Kim Jong II: Sejarawan Universitas Chicago Bruce Cumings menggambarkan diktator Korea Utara itu sebagai "orang rumahan yang tidak banyak bergaul, tidak banyak minum dan bekerja di rumah dengan piyama. ... Dia paling suka mengutak-atik banyak kotak musiknya sambil duduk santai di lantai ... Dia sangat sopan dan pemalu, dan seperti kebanyakan para ayah Korea, dia sangat menyayangi putranya. "
Berbagai kesaksian menjijikkan ini menginspirasi beberapa kesimpulan:
* Saya juga membaca, berpikir dan menulis untuk mencari nafkah. Karena itu, saya menjaga jarak dari para intelektual tolol ini dengan menjelaskan bahwa saya punya "politik sederhana ala supir truk, bukan politik rumit ala seorang akademisi".
* Universitas terlampau banyak membuka program humaniora dan ilmu sosial (sampai menyediakan jabatan Ketua dalam Studi tentang Transgender?). Sementara itu pada pihak lain, ada orang-orang yang berusaha mengesankan orang lain serta para provokator mendominasi dunia seni (pisang senilai $120,000 ?) Padahal, sebaliknya, kita membutuhkan lebih banyak lagi sekolah kejuruan dan teknik di samping para seniman sejati.

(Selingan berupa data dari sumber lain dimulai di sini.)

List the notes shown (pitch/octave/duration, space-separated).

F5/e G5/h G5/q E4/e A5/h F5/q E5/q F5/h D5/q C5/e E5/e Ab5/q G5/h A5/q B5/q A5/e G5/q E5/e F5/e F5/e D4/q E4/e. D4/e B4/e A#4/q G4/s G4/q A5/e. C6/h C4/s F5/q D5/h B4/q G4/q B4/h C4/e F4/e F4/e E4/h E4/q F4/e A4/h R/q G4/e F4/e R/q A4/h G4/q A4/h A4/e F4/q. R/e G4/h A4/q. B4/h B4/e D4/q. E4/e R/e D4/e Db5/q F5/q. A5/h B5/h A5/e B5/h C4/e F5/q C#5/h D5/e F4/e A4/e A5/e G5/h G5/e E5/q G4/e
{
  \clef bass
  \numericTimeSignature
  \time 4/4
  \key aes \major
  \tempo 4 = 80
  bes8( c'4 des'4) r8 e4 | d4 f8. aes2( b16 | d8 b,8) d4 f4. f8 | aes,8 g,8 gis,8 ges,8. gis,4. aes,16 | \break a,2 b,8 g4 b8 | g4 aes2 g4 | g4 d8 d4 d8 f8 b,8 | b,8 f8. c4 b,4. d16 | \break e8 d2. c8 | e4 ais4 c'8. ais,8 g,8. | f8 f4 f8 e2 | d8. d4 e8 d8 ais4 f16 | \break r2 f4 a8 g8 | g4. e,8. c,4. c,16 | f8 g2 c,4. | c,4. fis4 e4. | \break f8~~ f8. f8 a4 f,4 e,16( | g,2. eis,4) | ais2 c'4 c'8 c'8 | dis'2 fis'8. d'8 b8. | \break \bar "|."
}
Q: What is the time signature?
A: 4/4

Universitas Victoria di Kanada membuka jabatan Ketua dalam Kajian Transgender. |
* Pada 1988 lalu Paul Johnson menerbitkan sebuah buku. Judulnya Intellectuals: From Marx and Tolstoy to Sartre and Chomsky. Buku itu mengungkapkan kelemahan pribadi yang tidak menyenangkan dan menghibur di kalangan para intelektual. Tapi itu hanya tontonan sampingan. Masalah sebenarnya adalah, secara keseluruhan, para editor, profesor, dan penulis yang menyibukkan diri dengan politik dan seni lebih banyak memahaminya secara salah daripada secara benar sehingga berdampak lebih berbahaya daripada berdampak konstruktif.
Dimanakah akan berakhir? Tidak bagus. Kaum intelektual berkembang biak ketika robot dan kecerdasan buatan semakin banyak mengambil alih pekerjaan praktis sehingga waktu senggang bertambah dan orang pun semakin berpikir sempit dan egois. Akal sehat menjadi semakin sulit karena pemerintah memberikan jaminan pendapatan dan makanan tampaknya "tumbuh" di supermarket. Para intelektual dengan demikian, sebetulnya tengah membawa kita ke jalan yang gelap ketika mereka tidak menghargai hal-hal mendasar namun tanpa henti mencari kesalahan.**
- Daniel Pipes bergelar Ph.D., dan mengajar di empat universitas serta mengepalai sebuah institute kajian.
Penambahan 14 Agustus 2020: Dan tentu saja ada George Orwell ketika dia mengatakan: "Beberapa ide itu begitu bodoh sehingga hanya para intelektual yang mempercayainya."